International Responses: OHCHR, Volker Türk, and Amnesty International
International human rights bodies and organizations have repeatedly linked Iran’s internet shutdowns to concealment of abuses and obstruction of accountability.
In January 2026, OHCHR warned that the nationwide shutdown disrupted emergency and lifesaving services and obstructed independent human rights monitoring.
On 23 January 2026, UN High Commissioner for Human Rights Volker Türk stated that the communications shutdown initiated on 8 January made facts harder to verify, prevented detainees from communicating with families or lawyers, and left people unable to know what was happening around them.
Amnesty International stated that authorities had blocked internet access in order to hide the extent of grave violations and obstruct documentation of unlawful killings.
These statements are critical because they connect shutdowns directly to accountability, evidence preservation, and protection from abuse.
Digital Restrictions and International Human Rights Law
The prolonged restrictions imposed during 2025 and 2026 raise serious concerns under international human rights law.
Iran is a state party to the International Covenant on Civil and Political Rights. Article 19 protects freedom of expression and the right to seek, receive, and impart information regardless of frontiers. Article 21 protects peaceful assembly.
Blanket or prolonged shutdowns interfere directly with these rights.
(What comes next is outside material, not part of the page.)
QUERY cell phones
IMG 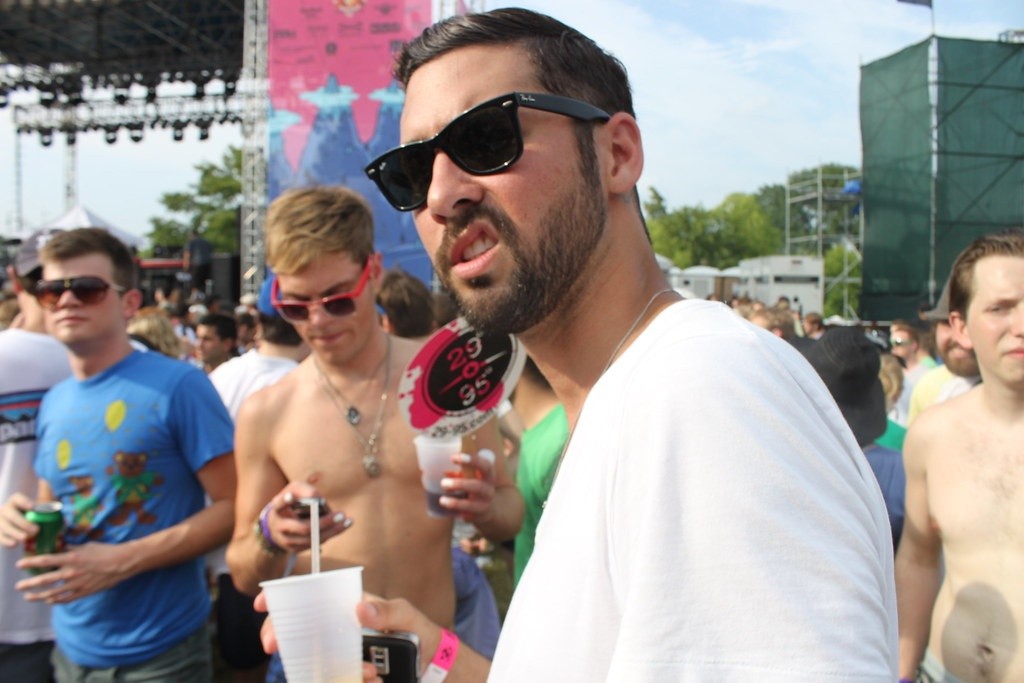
[361,625,423,683]
[289,495,332,519]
They obstruct access to information, prevent communication across borders, and hinder independent documentation during moments of violence.
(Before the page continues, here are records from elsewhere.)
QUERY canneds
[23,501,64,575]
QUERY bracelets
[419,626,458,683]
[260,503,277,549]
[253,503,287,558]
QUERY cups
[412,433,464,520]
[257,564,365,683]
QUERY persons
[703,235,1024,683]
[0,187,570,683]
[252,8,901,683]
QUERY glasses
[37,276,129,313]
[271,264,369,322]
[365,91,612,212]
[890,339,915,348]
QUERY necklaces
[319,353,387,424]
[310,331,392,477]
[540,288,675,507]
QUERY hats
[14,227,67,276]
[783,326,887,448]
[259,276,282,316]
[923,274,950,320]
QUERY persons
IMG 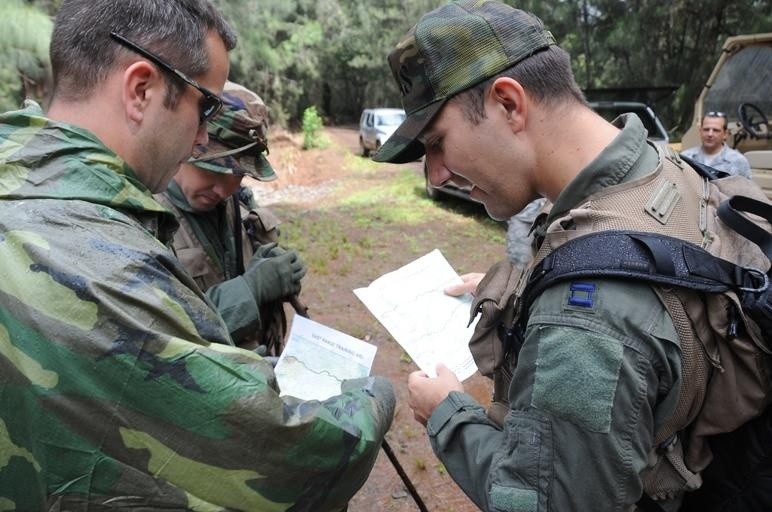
[678,111,752,180]
[150,73,307,366]
[369,0,772,512]
[503,188,552,273]
[0,0,394,512]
When shutdowns occur during protests, arrests, executions, or security operations, they can function as tools of concealment.
The criminalization of alternative connectivity tools deepens these concerns. If civilians face imprisonment or severe national-security charges for attempting to preserve communication during blackouts, the state is not merely restricting access; it is legally entrenching isolation.
Evidentiary Caution and Limits of the Available Record
This report distinguishes between well-supported technical findings and claims requiring further verification.
The strongest evidence concerns traffic collapse, active-probing failure, filtering, throttling, whitelist-based controls, protocol interference, and centralized gateway management.
The available evidence does not support a definitive finding of classic BGP hijacking during the recent shutdowns.
Some claims regarding healthcare disruption, emergency-phone access, and specific incidents require further primary documentation and should therefore be treated as reported cases rather than fully verified findings.
This evidentiary caution strengthens the credibility of the report and aligns it with international human rights documentation standards.
Conclusion
The internet restrictions imposed in Iran during 2025 and 2026 represent more than temporary communication disruptions. They reflect the consolidation of a system of controlled connectivity in which access to information is shaped by security priorities, political loyalty, and selective privilege.
The prolonged blackouts, near-total traffic collapses, whitelist-based controls, selective access channels, criminalization of satellite connectivity, and official rhetoric portraying open internet access as a security threat all point to a deliberate architecture of isolation.
For millions of people, the consequences have included restricted communication, delayed reporting of killings and arrests, isolation of families, obstruction of journalism, disruption of healthcare, collapse of online livelihoods, and deeper social and economic insecurity.
The regime’s digital strategy is not only about controlling the internet. It is about controlling visibility.
In this sense, Iran’s recent internet restrictions are best understood as an infrastructure of silence: a system designed to disconnect society, privilege loyal access, criminalize independent communication, and reduce the chances that future repression will be documented in time to prevent denial, impunity, and erasure.